• **Text section**:
*** Begin section ***
This PDF is the current document as it appeared on Public Inspection on 01/23/2015 at 08:45 am.
Pursuant to Section 19(b)(1)  of the Securities Exchange Act of 1934 (the “Act”)  and Rule 19b-4 thereunder, notice is hereby given that on January 13, 2015, NYSE MKT LLC (the “Exchange” or “NYSE MKT”) filed with the Securities and Exchange Commission (the “Commission”) the proposed rule change as described in Items I, II, and III below, which Items have been prepared by the self-regulatory organization. The Commission is publishing this notice to solicit comments on the proposed rule change from interested persons.
I. Self-Regulatory Organization's Statement of the Terms of Substance of the Proposed Rule Change
The Exchange proposes to amend Rule 123C—Equities to specify that Exchange systems may close one or more securities electronically if a Designated Market Maker registered in a security or securities cannot facilitate the close of trading as required by Exchange rules. The text of the proposed rule change is available on the Exchange's Web site at www.nyse.com, at the principal office of the Exchange, on the Commission's Web site at www.sec.gov, and at the Commission's Public Reference Room.
II. Self-Regulatory Organization's Statement of the Purpose of, and Statutory Basis for, the Proposed Rule Change
In its filing with the Commission, the self-regulatory organization included statements concerning the purpose of, and basis for, the proposed rule change and discussed any comments it received on the proposed rule change. The text of those statements may be examined at the places specified in Item IV below. The Exchange has prepared summaries, set forth in sections A, B, and C below, of the most significant parts of such statements.
A. Self-Regulatory Organization's Statement of the Purpose of, and the Statutory Basis for, the Proposed Rule Change
The Exchange proposes to amend Rule 123C—Equities (“Rule 123C”) to specify that Exchange systems may close one or more securities electronically if a Designated Market Maker (“DMM”) registered in a security or securities cannot facilitate the close of trading as required by Exchange rules.
Rule 123C specifies the procedures to be followed at the close of trading on the Exchange, including procedures for the execution of closing interest, which interest is guaranteed to participate in the closing transaction, and the determination of the closing print(s) to be reported to the Consolidated Tape for each security. Supplementary Material .10 to Rule 123C (“Rule 123C.10”) currently provides that closings may be effectuated manually or electronically. However, the current rule contemplates that closings would be facilitated by the DMM, as provided for in Rule 104(a)(3)—Equities.
The Exchange proposes to amend Rule 123C.10 to provide that, if a DMM cannot facilitate the close of trading for one or more securities for which the DMM is registered, the Exchange would close those securities electronically. Unlike DMMs, who have the obligation to trade for their own account to supply liquidity as needed to facilitate the close, the Exchange would not supply any liquidity when effectuating an electronic close. Without the addition of liquidity to offset an imbalance, the closing price may not be reasonably related to the last sale. To avoid closing at a price too far away from the last sale, the Exchange proposes to establish numerical guidelines to provide parameters regarding the price a security may close when the Exchange closes such security.
*** End section ***
• **Data shown**:
*** Begin section ***
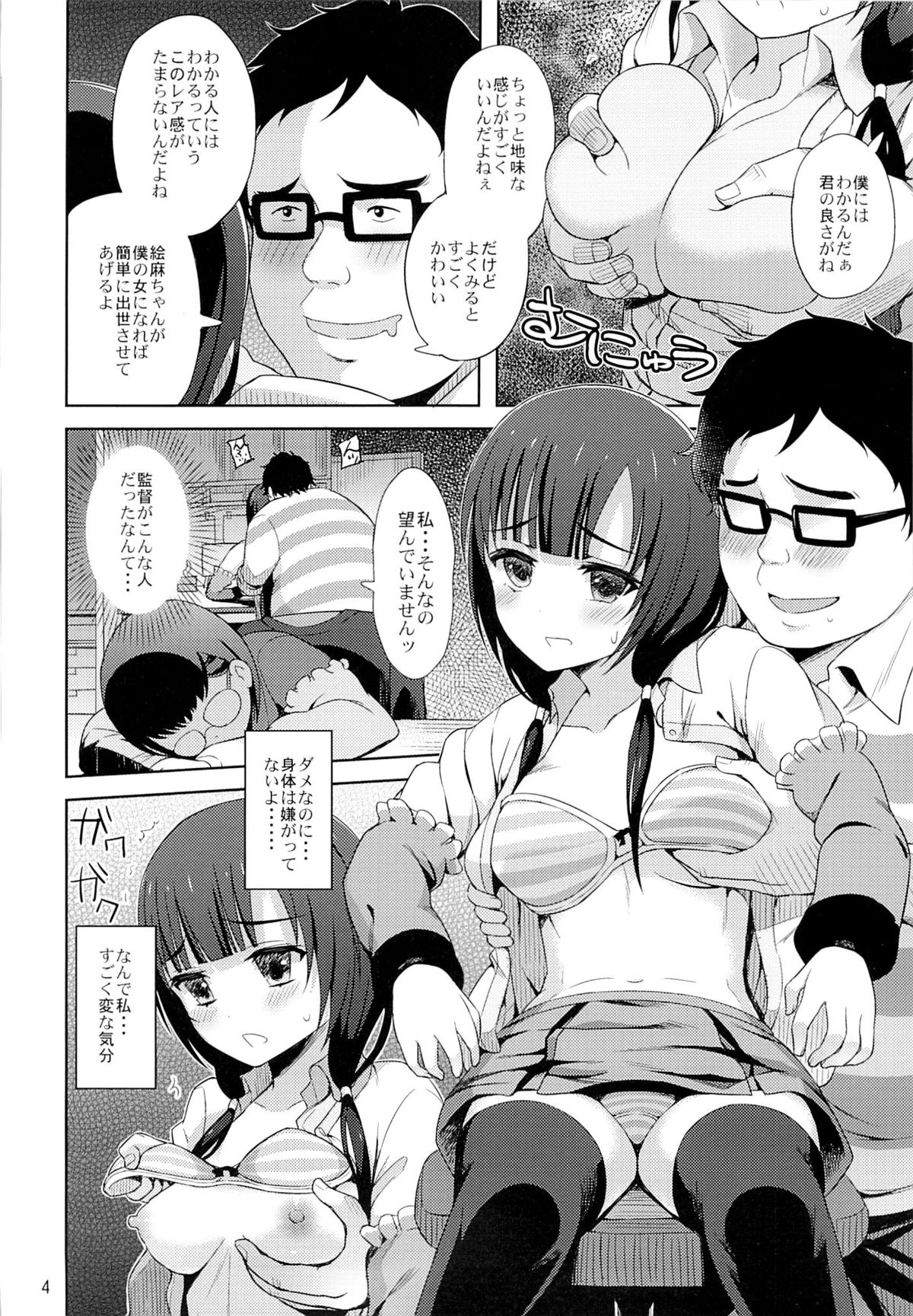 (C87) [青い点 (青点)] えまぱこ (SHIROBAKO)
*** End section ***
In the rule change notice, list every place named where the text of the proposed rule change is available.

- The Exchange's Web site at www.nyse.com
- The principal office of the Exchange
- The Commission's Web site at www.sec.gov
- The Commission's Public Reference Room